## What is asked
List every line of the entries below that contains the word "thatched", copying each line in full.

:: Data for the task

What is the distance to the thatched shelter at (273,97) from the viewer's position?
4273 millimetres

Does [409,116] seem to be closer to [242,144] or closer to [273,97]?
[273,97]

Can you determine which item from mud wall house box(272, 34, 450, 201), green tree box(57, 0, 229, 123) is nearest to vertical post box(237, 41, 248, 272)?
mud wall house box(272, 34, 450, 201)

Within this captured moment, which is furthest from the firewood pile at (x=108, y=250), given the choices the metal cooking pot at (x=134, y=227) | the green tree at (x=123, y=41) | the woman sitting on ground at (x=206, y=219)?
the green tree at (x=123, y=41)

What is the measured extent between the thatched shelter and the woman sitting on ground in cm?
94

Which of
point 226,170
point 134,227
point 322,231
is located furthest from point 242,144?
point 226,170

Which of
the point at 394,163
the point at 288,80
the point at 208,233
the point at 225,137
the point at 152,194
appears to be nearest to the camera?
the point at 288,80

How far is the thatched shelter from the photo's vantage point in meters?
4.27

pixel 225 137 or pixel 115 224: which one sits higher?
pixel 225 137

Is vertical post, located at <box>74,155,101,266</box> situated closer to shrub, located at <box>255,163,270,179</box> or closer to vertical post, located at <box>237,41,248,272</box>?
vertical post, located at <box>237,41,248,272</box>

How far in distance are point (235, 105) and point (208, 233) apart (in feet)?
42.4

::::
:: Data for the task

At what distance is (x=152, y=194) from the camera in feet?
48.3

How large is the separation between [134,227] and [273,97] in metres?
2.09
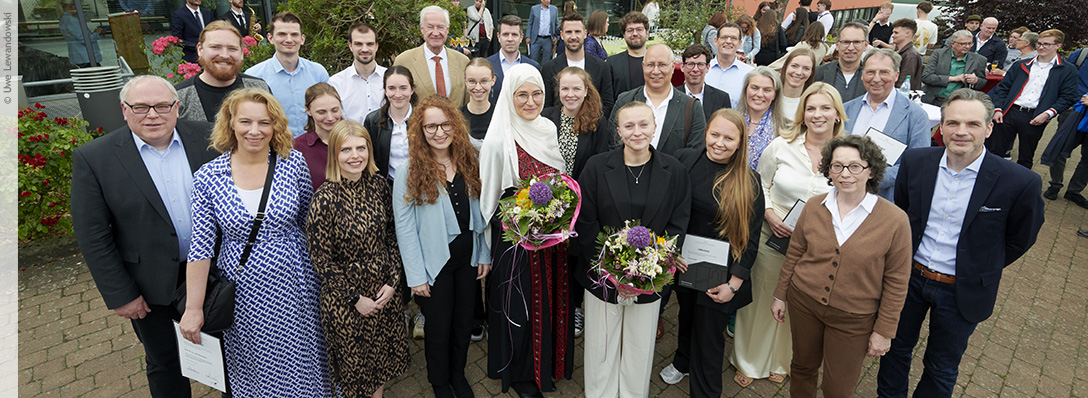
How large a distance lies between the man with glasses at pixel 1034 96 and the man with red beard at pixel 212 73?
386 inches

::::

## Task response
What is the distance to the thatched shelter at (273,97) from the viewer's position?
What is the measured extent between the thatched shelter and the woman sitting on ground in cm?
How far is the thatched shelter from the photo's vantage point in meters?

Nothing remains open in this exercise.